Justification for one’s relevance unwittingly turns into a genuine hatred of mankind in general, and ultimately self hatred.
Ayn Rand put it best in The Fountainhead. When the opportunistic, yet brilliant publisher Gail Wynand tells his soon to be wife Dominique on their romantic excursion on his yacht:
“[T]he person who loves everybody and feels at home everywhere is the true hater of mankind. He expects nothing of men, so no form of depravity can outrage him.”
“You mean the person who says that there’s some good in the worst of us?”
“I mean the person who has the filthy insolence to claim that he loves equally the man who made that statue of you and the man who makes a Mickey Mouse balloon to sell on street corners. I mean the person who loves the men who prefer the Mickey Mouse to your statue-and there are many of that kind. I mean the person who loves Joan of Arc and the salesgirls in dress shops on Broadway-with equal fervor. I mean the person who loves your beauty and the women he sees in a subway-the kind that can’t cross their knees and show flesh hanging publicly over their garters-with the same sense of exaltation. I mean the person who loves the clean, steady, unfrightened eyes of man looking through a telescope and the white stare of an imbecile-equally.”(…)

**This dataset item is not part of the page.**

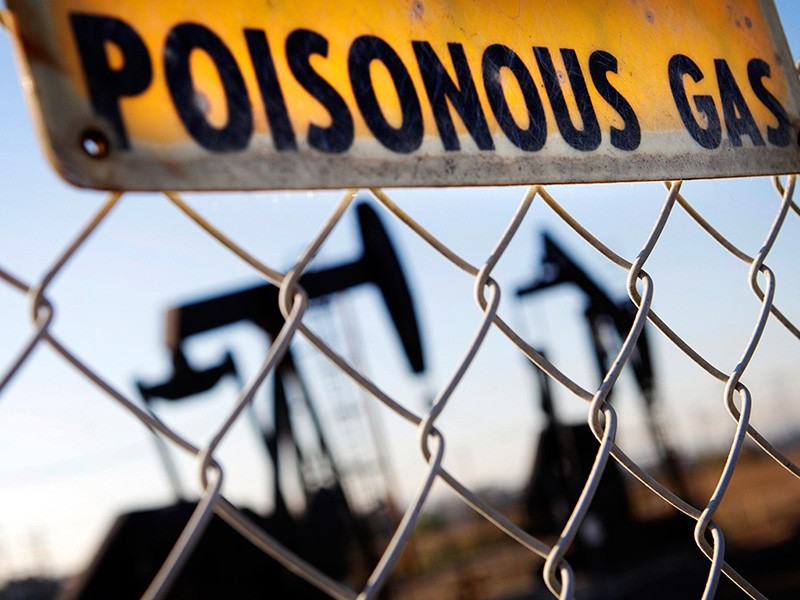 A sign hangs by the Inglewood Oil Field in Los Angeles, warning of hazardous fumes.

“You’ve never felt how small you were when looking at the ocean.”
“Never. Nor looking at the planets. Nor at mountain peaks. Nor at the Grand Canyon. Why should I? When I look at the ocean, I feel the greatness of man. I think of man’s magnificent capacity that created this ship to conquer all that senseless space. When I look at mountain peaks, I think of tunnels and dynamite. When I look at the planets, I think of airplanes.”
(…)
“It’s interesting to speculate on the reasons that make men so anxious to debase themselves. As in that idea of feeling small before nature. It’s not a bromide, it’s practically an institution. Have you noticed how self-righteous a man sounds when he tells you about it? Look, he seems to say, I’m so glad to be a pygmy, that’s how virtuous I am. Have you heard with what delight people quote some great celebrity who’s proclaimed that he’s not so great when he looks at Niagara Falls? It’s as if they were smacking their lips in sheer glee that their best is dust before the brute force of an earthquake. As if they were sprawling on all fours, rubbing their foreheads in the mud to the majesty of a hurricane. But that’s not the spirit that leashed fire, steam, electricity, that crossed oceans in sailing sloops, that built airplanes and dams . . . and skyscrapers. What is it they fear? What is it they hate so much, those who love to crawl? And why?”
It is ultimately their own deficiency they hate. It is what makes them follow false ideas. But ultimately there is no problem with deficiency per se, so long as one accepts it and makes an effort to improve. The problems only arise when people reject reality, refuse to improve, and begin to delude themselves.